== Your instructions ==
Quote the passage below, starting at the words "Jenkins’s feminist re-reading" and stopping after "and Dr. Strangelove.".

== Passage ==
= = = = = = =

Jenkins’s feminist re-reading of the American lawn emphasizes the male role in lawn-making and care and faults the male as an aggressor who wars against Nature to Nature’s detriment. “From the male perspective,” she writes, “the front lawn is an area to be controlled and mastered.… All intruders must be guarded against and, when found, killed.”
“THE UNWRITTEN PAGE IN THE OPENING BOOK OF EARNEST LIFE,” Judith Moore, July 21, 1994

Ten Years Ago
It is only after he was routinely recognized a genius (incitement to self-indulgence) that he made anything as dreadful as A Clockwork Orange and The Shining. Nothing that came after 2001, in my view, is as vital to his good name as The Killing, Paths of Glory, Lolita, and Dr. Strangelove.

= = = = = = =

== Information supplied ==
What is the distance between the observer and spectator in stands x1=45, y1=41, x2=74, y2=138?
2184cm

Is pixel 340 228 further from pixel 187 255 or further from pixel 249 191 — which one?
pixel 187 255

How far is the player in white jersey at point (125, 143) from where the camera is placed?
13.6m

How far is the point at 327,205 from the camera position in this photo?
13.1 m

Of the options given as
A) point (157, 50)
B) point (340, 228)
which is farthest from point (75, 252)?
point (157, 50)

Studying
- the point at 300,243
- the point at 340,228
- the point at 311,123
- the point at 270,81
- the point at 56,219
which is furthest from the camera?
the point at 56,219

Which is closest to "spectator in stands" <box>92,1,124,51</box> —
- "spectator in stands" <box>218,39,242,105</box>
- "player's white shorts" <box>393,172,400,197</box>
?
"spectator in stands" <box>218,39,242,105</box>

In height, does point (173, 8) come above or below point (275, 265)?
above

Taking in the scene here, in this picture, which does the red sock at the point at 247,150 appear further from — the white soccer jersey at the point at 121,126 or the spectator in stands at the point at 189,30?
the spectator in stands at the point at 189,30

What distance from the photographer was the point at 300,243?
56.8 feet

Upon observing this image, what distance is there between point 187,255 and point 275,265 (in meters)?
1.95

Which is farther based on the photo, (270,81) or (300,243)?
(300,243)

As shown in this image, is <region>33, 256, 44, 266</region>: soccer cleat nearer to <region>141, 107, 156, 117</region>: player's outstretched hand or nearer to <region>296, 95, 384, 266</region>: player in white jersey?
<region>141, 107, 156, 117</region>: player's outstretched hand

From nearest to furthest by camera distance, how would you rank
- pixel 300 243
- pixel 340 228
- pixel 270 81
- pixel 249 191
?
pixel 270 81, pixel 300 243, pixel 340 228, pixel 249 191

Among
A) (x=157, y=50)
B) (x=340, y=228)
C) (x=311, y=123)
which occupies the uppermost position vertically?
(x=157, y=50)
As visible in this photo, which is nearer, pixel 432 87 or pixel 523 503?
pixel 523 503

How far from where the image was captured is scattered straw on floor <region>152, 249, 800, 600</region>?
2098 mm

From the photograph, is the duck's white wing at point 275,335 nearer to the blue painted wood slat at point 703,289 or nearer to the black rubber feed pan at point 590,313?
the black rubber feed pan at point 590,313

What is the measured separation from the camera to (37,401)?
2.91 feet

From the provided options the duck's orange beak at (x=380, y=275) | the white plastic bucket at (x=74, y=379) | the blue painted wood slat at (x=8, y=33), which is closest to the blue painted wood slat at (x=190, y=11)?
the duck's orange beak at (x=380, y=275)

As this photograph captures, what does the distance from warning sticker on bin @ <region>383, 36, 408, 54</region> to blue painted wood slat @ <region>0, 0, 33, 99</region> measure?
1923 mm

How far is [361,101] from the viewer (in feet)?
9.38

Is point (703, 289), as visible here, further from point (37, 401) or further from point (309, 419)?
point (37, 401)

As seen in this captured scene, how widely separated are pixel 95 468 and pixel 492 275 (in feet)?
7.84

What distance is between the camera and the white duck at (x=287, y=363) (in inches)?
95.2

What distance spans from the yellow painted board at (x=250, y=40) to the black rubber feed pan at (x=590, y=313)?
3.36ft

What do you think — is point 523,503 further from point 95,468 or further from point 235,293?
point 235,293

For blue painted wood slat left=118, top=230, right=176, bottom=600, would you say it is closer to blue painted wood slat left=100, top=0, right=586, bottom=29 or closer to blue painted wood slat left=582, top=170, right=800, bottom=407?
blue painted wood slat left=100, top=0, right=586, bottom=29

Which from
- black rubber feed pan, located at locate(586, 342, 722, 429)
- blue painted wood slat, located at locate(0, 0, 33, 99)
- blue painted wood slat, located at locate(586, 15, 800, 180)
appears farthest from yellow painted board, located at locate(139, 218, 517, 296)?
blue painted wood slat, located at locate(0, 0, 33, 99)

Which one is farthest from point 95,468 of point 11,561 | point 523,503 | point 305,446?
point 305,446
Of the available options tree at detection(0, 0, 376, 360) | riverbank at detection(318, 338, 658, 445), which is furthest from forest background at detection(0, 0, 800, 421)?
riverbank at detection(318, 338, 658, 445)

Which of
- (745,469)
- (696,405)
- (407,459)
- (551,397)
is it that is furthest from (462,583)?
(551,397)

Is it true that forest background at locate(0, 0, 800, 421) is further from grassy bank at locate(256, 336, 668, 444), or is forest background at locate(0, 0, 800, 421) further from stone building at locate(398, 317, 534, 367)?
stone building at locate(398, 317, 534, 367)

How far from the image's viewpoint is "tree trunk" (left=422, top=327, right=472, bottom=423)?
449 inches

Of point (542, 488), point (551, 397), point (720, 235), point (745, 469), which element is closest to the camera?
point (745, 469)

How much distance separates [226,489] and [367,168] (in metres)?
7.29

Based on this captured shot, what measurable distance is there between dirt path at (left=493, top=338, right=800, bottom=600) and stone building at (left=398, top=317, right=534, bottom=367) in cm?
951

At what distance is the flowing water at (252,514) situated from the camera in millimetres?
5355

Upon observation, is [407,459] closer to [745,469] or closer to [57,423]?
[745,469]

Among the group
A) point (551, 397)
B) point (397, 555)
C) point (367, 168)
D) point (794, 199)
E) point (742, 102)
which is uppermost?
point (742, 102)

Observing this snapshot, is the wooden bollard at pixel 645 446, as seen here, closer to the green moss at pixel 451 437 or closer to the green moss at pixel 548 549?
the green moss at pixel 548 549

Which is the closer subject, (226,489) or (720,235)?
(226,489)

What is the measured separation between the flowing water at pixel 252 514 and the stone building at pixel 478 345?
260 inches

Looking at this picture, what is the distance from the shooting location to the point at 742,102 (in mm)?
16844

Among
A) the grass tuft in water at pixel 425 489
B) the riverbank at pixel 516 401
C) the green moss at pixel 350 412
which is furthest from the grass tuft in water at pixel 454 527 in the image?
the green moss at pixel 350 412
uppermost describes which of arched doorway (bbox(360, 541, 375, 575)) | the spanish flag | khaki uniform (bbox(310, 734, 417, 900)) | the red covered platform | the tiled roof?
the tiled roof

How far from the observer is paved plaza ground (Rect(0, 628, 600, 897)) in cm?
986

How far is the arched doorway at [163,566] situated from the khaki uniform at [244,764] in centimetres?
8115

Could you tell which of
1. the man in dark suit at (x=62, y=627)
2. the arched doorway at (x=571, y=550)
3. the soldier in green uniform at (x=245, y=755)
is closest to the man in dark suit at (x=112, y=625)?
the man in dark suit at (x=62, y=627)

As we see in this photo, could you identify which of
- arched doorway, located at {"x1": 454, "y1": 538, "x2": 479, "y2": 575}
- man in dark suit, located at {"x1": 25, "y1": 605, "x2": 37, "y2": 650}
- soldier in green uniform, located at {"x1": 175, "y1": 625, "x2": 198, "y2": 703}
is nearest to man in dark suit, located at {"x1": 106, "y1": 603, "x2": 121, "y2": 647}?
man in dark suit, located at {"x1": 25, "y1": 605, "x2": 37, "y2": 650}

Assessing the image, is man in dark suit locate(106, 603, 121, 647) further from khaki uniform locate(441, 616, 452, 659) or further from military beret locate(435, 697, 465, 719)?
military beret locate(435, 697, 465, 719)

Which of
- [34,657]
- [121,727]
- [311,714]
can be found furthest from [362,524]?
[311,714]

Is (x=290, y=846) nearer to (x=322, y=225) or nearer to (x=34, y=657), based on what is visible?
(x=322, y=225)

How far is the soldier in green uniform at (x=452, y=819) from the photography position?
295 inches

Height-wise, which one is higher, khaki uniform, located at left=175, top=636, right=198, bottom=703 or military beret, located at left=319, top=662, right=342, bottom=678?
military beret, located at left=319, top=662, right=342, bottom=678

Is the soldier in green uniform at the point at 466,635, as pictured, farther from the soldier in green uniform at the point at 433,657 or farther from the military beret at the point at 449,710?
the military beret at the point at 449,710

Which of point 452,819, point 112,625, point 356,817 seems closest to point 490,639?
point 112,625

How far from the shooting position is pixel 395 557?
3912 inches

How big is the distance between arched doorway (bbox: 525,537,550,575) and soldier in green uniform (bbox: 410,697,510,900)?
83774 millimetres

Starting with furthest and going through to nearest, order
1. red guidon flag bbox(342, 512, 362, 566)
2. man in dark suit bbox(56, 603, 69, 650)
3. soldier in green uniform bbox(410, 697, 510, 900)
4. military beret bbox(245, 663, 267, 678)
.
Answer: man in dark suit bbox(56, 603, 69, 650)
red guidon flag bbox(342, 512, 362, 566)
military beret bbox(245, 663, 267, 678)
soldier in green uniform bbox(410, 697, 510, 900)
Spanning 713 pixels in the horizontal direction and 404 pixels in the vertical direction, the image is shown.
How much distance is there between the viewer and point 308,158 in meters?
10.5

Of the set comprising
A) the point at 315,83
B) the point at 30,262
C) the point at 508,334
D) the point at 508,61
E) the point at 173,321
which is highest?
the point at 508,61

= = = = = = =

== Task result ==
Jenkins’s feminist re-reading of the American lawn emphasizes the male role in lawn-making and care and faults the male as an aggressor who wars against Nature to Nature’s detriment. “From the male perspective,” she writes, “the front lawn is an area to be controlled and mastered.… All intruders must be guarded against and, when found, killed.”
“THE UNWRITTEN PAGE IN THE OPENING BOOK OF EARNEST LIFE,” Judith Moore, July 21, 1994

Ten Years Ago
It is only after he was routinely recognized a genius (incitement to self-indulgence) that he made anything as dreadful as A Clockwork Orange and The Shining. Nothing that came after 2001, in my view, is as vital to his good name as The Killing, Paths of Glory, Lolita, and Dr. Strangelove.